Michael Heigl - eine Dokumentation Teil 6

Michael Heigl wird zum Verbrecher

eine chronologische Zusammenstellung ab seiner Entweichung vom 25.4.1843

 Zuerst jedoch ein Hinweis auf die Teile der Dokumentation, die bereits veröffentlicht sind:

Zum Einstieg:  ein Bild und seine Geschichte: das Laumerhaus von Gotzendorf
Teil 1 der Dokumentation: Der Familienverband des Michael Heigl
Teil 2 Die Heigls in Beckendorf
Teil 3 Michael Heigl im Spiegel der Veröffentlichungen
Teil 4 Michael Heigl und seine Brüder geraten ins Blickfeld der Behörden
Teil 5 Michael Heigl und seine Unterstützer - die Entstehung einer prekären Unterschicht im Bayr. Wald


Foto Kretschmer: Historischer Festzug 900-Jahr-Feier 1985: Festwagen Kaitersberg mit der Räuber-Heigl-Höhle


Die Jagd beginnt

In den vorhandenen Akten der Untersuchungsbehörde liegen bereits zwei chronologisch zusammengestellte - ja man möchte sagen fast moderne tabellarische - Auflistungen   der eingelaufenen Anzeigen, Razzien, Untersuchungen und der weiteren behördlichen Maßnahmen vor, die es ermöglichen, den Umfang und den Ablauf seiner Taten nachzuvollziehen. 

In der ersten Zusammenstellung geht es ausschließlich um die Aufarbeitung der für den Strafprozess relevanten Straftaten sogar im Einzelnen mit Verweis auf die Vernehmung des MH nach seiner Festnahme. In Summe waren es 46 Straftaten, die die Untersuchungsbehörde für den späteren Strafprozess in Straubing für ihre Anklage vorbereitete. 


Chronologische Zusammenstellung der Polizeiübertretungen, Vergehen und Verbrechen 

In der zweiten, wesentlich detaillierteren Zusammenstellung geht es um die polizeilichen Verfügungen, mit denen Heigls Umfeld  "ausgetrocknet" werden sollte.
Darin geht es dann auch eher um Anzeigen wegen Hehlerei, Unterschlupfgewährung, Racheakte, zwischenzeitliche Verhaftungen von Unterstützern und auch um Berichte über andere Bandenmitglieder.

"Summarische Uebersicht über die polizeilichen Verfügungen des königlichen Landgerichts Kötzting
seit Ende des Jahres 1845 bezüglich der Verhaftung des flüchtigen Verbrechers Michel Heigl von Beckendorf und der Beseitigung seines Anhangs
"

Diese zweite Liste wurde für den Regierungskommissar, Herrn Assessor Christoph, zusammengestellt, der im Frühjahr des entscheidenden Jahres 1853 nach Kötzting gekommen war und alle Vertreter der umliegenden Gemeinden in den "Postsaal" zitiert hatte.
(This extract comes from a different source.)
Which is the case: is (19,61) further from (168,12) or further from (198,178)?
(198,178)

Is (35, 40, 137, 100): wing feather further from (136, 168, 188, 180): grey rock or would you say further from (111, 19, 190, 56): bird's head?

Dort hielt er ihnen eine Bußpredigt und Standpauke und ließ sie anschließend auch alle eigenhändig unterschreiben - viele nur mit einem Kreuzchen -, dass sie nicht nur versprachen, zukünftig bei der Jagd zusammenzuhalten, sondern sich auch der Konsequenzen klar waren, wenn dies alles nicht zum Erfolg führen würde. 
Es steht durchaus zu vermuten, dass manche der angezeigten - zumeist - Diebstähle gar nicht von Michael Heigl verübt wurden bzw. ihm dann doch nicht nachgewiesen werden konnten. Die schiere Menge an Anzeigen aber, die im Zusammenhang mit MH standen, führten jedoch zu einem Zustand der Unsicherheit sowohl auf Seiten der Bevölkerung als auch der Behörden.  
Als Folge dieser Lage mussten die beiden hauptbetroffenen Landgerichte, Kötzting und Viechtach, regelmäßig Berichte über ihren Sicherheitszustand abliefern.
Mit dieser Auflistung der polizeilichen Maßnahmen wird auch erkennbar, wo sich MH in der Anfangszeit seiner Flucht aufgehalten hatte. Der Rechtspraktikant Adolph Desch schrieb in dieser zweiten Auflistung - mit Stichtag des 2.3.1850 - auch bereits von mehr als 40 Reaten (Anklagepunkte), die gegen HM bereits vorlägen, sodass mit einer Verurteilung des MH mit Sicherheit zu rechnen wäre.
Der Regierungskommissar fasste die schiere Menge der Akten folgendermaßen zusammen:

ber diese strafrechtlichen Untersuchungsakten und hierher gehörigen polizeilichen Untersuchungsakten sind beim k. Landgerichte dahier 42 Faszikel (=Aktenbündel) erlaufen, welche die Höhe eines Tisches einnehmen, von dem k. Regierungscommissär durchgesehen und mit der vom k. Landgericht Kötzting zunächst dem geprüften Rechtspraktikanten Adolph Desch mit größtem Fleiße und vorzüglichster Sachkenntnis so bündig als möglich angefertigten chronologischen Zusammenstellung vom 3. des Monats verglichen wurde, wobei man die Überzeugung gewann, daß diese Zusammenstellung auch vollkommen wahrheitsgemäß abgefasst ist.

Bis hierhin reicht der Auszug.